1954 Handel “In de laatste klas van de basisschool begon het al te kriebelen. Handel had direct mijn interesse. Ik ruilde een oude portemonnee tegen allerlei simpele dingetjes.”
1967 Wie doet ons wat? “Op mijn 24ste kwam ik bij Van Bommel binnen als junior. De meeste familiebedrijven hebben een soort arrogantie over zich. Die mentaliteit van wie doet ons wat zat me niet lekker. Het woord marketing bestond toen nog niet in de schoenensector. Daar ben ik mee gaan pionieren.”
1981 Soepele schoen “De verkoop liep terug en we zaten letterlijk tot over onze oren in de voorraden. Ik heb er alles aan gedaan om de beste te zijn: een freelance ontwerper ingehuurd en gewerkt aan productontwikkeling. Schoenen waren destijds zwaar en van dik materiaal, ze voelden aan als klompen. In de schoenenwinkel werd er tegen de klant gezegd dat hij ’ze maar moest inlopen’. Dat moest echt anders vond ik. Dus stuurde ik aan op het ontwikkelen van een soepele schoen.’’
1983-1990 Geen damesschoenen “Onze damesschoenen werden vergeleken met de concurrentie uit Italië steeds ouderwetser en tuttiger. Toen heb ik gezegd, jongens we stoppen met het maken van de comfort damesschoen in eigen huis. Het werd bijna een antireclame voor Van Bommel. We moeten doen waar we goed in zijn en dat waren klassieke herenschoenen. In die tijd heb ik alle familieleden uitgekocht. Als ik niet telkens met de familieleden om tafel hoef te zitten, is dat in het belang van het bedrijf. Dat vind ik nog steeds. De stijgende lijn is pas echt begonnen toen ik de productie voor een groot deel naar Portugal verplaatste.”
1995 Handtekening “Ik nam Floris mee naar een collectiebespreking. Met zo’n zeven man brainstormden we wat over een vlotte mannenschoen. Maar dit soort schoen was eerder nooit geaccepteerd. Toen keek ik naar Floris en dacht, we gaan er een andere stempel op zetten. Met enige tegenzin heeft hij ’s avonds een aantal handtekeningen gezet.”

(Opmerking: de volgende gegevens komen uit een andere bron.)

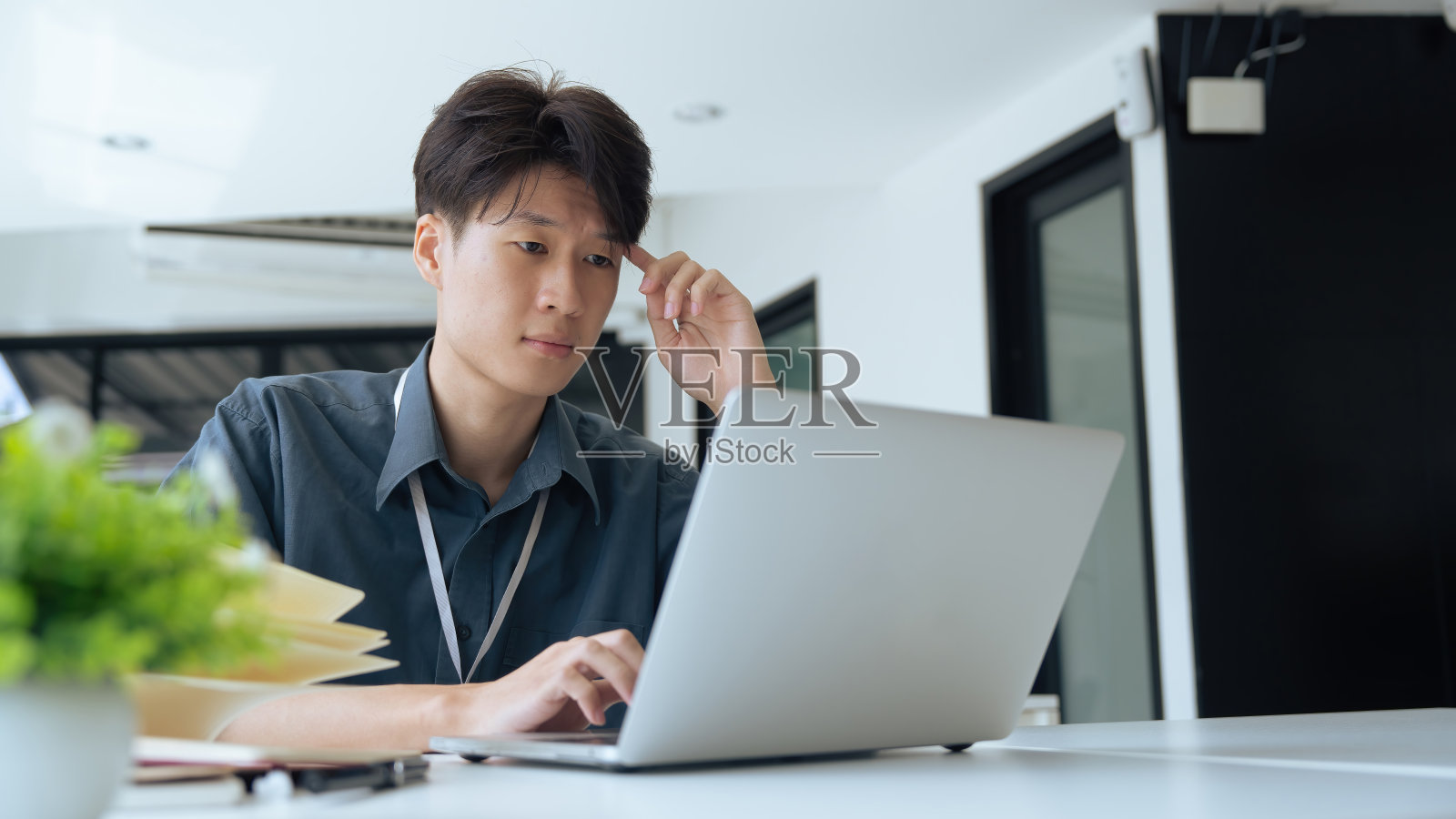 疲惫不堪的上班族坐在办公桌前思考，他揉着眼睛，感到筋疲力尽照片摄影图片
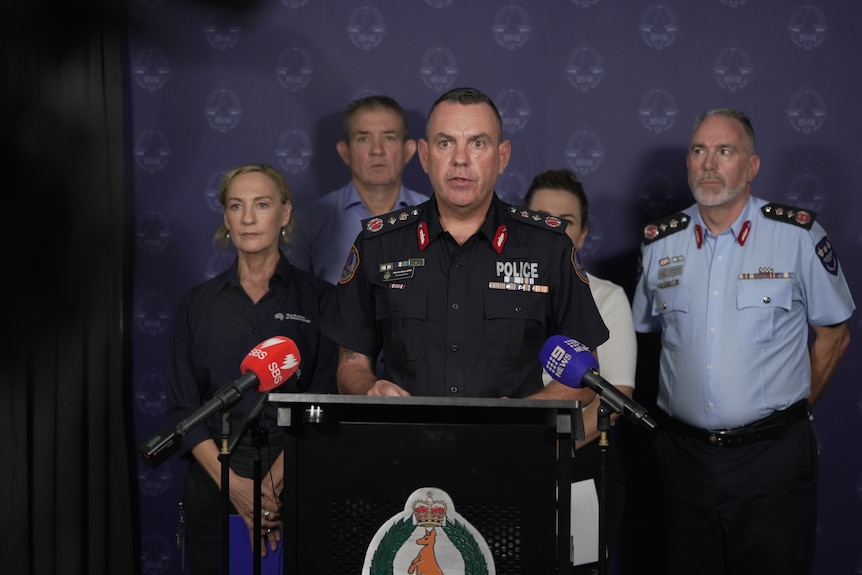 Policeman talks at press conference with four people standing behind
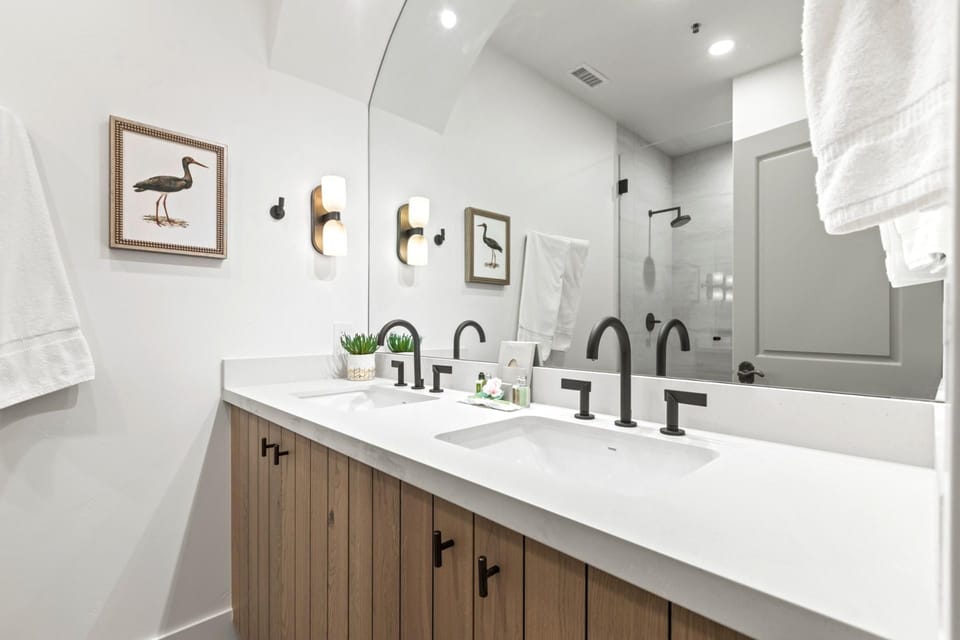 This full bath includes dual sinks, step in shower and sleek fixtures.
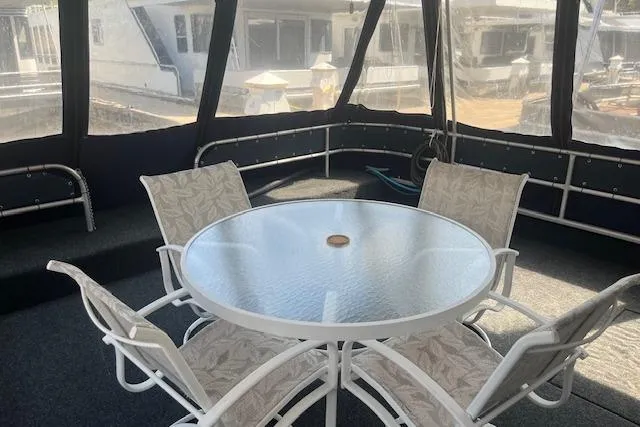 Slide: The Image of 1985 Jamestowner 16 x 63 houseboat interior with round glass table and chairs. - 2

2006 Racefietsen “Reynier is nu de commerciële man van het bedrijf. Floris heeft de productontwikkeling van me overgenomen. En mijn jongste zoon Pepijn stapt over drie jaar in het bedrijf. Hij zal zich met de productie gaan bemoeien. Zo’n vijf maanden per jaar breng ik door in mijn vakantiehuis in Frankrijk. Soms schieten de ideeën nog wel door mijn hoofd. Maar dan denk ik, gebruik je verstand. Zoiets kost tijd en levert stress op. Racefietsen en schaatsen, dat is wat ik nog onderneem op het moment.”